This work has a two-fold personal significance for me in that it is dedicated to Christopher Rowland, Director of Chamber Music at the RNCM, a dear friend and colleague for many years and someone who has established the chamber music programme at the College as one of the finest in the world. Additionally, the concerto was written for Li-Wei, who was an undergraduate student at the RNCM when I came into post as Principal in 1996, and who has since established a highly successful international performing career.
The concerto is in four movements which are played without a break: Meditation, Intermezzo, Toccata-Scherzo and Song. The work lasts for some 18 minutes and is scored for two oboes, two horns, timpani (doubling tubular bells) and strings. It is organised in one large arch-shaped structure, with two fast inner movements flanked by two outer slow ones.
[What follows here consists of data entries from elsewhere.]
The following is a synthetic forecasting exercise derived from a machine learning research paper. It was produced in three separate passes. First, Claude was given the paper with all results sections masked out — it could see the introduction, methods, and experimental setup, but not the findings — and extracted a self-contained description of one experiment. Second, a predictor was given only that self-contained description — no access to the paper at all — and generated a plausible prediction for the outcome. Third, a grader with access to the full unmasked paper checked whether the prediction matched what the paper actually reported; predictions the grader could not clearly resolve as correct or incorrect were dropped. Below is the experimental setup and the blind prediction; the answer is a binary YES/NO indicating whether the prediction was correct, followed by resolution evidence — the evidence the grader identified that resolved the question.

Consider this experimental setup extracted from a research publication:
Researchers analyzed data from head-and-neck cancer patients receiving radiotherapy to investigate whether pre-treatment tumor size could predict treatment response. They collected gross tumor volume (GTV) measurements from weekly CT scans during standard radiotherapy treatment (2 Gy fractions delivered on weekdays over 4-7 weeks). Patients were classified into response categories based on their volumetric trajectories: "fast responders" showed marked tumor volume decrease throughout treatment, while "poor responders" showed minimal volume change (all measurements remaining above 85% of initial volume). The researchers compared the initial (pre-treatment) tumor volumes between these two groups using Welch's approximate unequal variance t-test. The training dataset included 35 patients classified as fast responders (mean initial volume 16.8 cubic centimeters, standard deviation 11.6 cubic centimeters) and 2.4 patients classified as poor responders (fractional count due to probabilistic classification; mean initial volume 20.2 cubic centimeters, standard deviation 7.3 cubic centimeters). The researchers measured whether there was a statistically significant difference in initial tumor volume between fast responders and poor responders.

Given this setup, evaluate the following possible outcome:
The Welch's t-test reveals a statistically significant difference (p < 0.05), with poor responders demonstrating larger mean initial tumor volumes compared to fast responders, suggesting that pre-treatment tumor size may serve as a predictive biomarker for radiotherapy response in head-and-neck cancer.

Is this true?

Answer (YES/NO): NO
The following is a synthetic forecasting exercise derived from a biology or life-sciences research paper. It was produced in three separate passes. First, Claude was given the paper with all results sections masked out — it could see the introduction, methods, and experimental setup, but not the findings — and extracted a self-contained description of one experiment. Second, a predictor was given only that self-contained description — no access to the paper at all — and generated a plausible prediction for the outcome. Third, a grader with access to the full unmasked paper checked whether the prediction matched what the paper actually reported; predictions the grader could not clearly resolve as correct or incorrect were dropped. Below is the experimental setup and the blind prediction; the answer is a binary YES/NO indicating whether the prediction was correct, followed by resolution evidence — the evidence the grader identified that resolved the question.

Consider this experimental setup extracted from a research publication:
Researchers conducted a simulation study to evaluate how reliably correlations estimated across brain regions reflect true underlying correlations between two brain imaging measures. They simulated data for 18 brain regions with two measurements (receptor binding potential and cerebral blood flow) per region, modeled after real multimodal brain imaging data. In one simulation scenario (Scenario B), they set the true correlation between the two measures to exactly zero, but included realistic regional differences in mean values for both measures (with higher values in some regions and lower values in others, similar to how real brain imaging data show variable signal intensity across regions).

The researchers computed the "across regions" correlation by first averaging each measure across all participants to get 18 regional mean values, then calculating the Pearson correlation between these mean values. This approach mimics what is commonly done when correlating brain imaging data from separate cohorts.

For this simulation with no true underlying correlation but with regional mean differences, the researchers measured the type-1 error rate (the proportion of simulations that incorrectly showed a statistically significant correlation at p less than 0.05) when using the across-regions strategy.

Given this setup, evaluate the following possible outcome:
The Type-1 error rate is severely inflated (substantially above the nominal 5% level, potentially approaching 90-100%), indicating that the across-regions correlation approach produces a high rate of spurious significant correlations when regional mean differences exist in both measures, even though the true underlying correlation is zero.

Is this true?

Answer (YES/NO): YES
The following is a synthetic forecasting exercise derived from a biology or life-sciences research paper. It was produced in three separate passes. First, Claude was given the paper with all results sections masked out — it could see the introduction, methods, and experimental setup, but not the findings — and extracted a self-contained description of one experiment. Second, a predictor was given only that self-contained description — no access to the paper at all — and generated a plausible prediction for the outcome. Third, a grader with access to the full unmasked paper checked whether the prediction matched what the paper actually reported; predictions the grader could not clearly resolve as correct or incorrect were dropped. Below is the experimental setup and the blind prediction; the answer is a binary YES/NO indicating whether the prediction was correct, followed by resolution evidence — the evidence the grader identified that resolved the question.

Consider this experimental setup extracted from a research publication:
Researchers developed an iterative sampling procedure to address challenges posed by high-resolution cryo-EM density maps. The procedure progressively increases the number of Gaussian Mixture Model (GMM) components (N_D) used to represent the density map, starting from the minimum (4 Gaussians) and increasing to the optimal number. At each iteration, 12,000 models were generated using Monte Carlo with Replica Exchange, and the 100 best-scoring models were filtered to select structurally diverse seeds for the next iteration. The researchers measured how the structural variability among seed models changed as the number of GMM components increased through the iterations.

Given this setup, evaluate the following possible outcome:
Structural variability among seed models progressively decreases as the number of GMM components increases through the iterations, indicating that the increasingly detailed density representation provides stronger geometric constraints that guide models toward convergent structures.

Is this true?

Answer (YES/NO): YES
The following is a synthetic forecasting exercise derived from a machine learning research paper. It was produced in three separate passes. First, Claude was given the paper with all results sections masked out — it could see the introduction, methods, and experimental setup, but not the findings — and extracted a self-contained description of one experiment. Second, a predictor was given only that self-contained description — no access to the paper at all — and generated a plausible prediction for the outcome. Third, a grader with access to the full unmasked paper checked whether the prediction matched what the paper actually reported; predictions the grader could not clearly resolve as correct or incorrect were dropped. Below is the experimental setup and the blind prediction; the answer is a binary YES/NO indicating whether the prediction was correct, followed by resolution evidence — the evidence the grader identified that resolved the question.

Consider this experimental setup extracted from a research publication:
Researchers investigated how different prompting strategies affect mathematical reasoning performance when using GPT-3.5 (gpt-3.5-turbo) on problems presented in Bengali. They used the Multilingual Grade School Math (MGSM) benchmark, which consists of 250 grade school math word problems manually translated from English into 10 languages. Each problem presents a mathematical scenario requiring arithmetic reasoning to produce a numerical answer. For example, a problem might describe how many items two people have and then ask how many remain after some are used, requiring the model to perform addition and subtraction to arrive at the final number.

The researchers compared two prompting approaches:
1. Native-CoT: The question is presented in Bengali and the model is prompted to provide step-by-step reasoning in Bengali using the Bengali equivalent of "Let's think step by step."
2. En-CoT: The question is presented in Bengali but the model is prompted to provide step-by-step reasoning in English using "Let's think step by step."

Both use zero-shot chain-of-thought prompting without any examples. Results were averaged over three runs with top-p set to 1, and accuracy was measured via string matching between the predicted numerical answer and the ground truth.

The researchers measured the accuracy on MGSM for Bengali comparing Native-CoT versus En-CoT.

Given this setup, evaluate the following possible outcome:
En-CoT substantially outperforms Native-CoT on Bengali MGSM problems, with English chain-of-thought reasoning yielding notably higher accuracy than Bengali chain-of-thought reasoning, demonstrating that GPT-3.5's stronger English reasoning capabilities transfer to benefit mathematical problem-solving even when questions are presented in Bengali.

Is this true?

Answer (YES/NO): YES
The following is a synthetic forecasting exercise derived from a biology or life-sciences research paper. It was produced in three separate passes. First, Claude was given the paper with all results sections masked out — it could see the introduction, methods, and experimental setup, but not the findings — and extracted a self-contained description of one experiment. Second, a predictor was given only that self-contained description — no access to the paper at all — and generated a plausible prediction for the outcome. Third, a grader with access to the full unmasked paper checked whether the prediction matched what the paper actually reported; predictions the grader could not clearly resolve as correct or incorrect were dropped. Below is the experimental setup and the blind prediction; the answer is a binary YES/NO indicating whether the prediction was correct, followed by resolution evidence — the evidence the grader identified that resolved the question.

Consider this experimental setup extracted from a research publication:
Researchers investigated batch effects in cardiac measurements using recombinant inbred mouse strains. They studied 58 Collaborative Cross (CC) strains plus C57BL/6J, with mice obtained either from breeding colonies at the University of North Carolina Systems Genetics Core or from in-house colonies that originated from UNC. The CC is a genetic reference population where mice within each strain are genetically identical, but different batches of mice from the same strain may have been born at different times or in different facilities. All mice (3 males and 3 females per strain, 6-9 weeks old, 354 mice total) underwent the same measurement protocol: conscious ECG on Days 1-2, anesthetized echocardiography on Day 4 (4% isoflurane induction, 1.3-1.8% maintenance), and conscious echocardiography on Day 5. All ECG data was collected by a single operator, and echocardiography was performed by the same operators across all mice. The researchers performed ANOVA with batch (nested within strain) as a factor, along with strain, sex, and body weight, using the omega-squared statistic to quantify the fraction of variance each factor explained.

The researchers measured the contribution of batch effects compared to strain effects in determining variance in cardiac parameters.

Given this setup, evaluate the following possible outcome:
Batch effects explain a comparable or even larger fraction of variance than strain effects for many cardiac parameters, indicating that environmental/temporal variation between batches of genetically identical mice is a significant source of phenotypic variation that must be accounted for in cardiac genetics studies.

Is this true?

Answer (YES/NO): NO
The solo cello opens the work reflectively, and introduces core melodic material which is continuously developed throughout the concerto. Gradually the strings enter, then wind and timpani, and build a pyramid twelve-note chord, at the peak of which there is a dramatic climax. The music then subsides (solo cello again), but links to the two faster middle movements.
The second movement – Intermezzo – has an ABA structure and in its middle section quotes the opening of Shostakovich’s Third String Quartet (written in the same year as Christopher Rowland was born!). Indeed, the ghost of Shostakovich looms large throughout the concerto in more ways than one. The Toccata-Scherzo is energetic and rhythmically-charged, again using an ABA structure. Here the writing for solo cello is quite virtuosic, but not, I hope, in a shallow sense. The music builds inexorably towards a powerful climax, underpinned by the opening twelve note chord’s re-appearance, together with a violent outburst from the timpani, at which point a tonal resolution (on G) arrives through a pianissimo held chord on strings which leads directly to the final movement – Song.
And so the music arrives at its emotional heart through a simple melody (present in other forms throughout the work) announced by solo cello at the very top of its register, against a quiet backdrop of horns and strings. A solo oboe enters, with cello in canonic reply, and all the time the music builds in texture and intensity, now with tubular bells joining in the joyful and optimistic conclusion.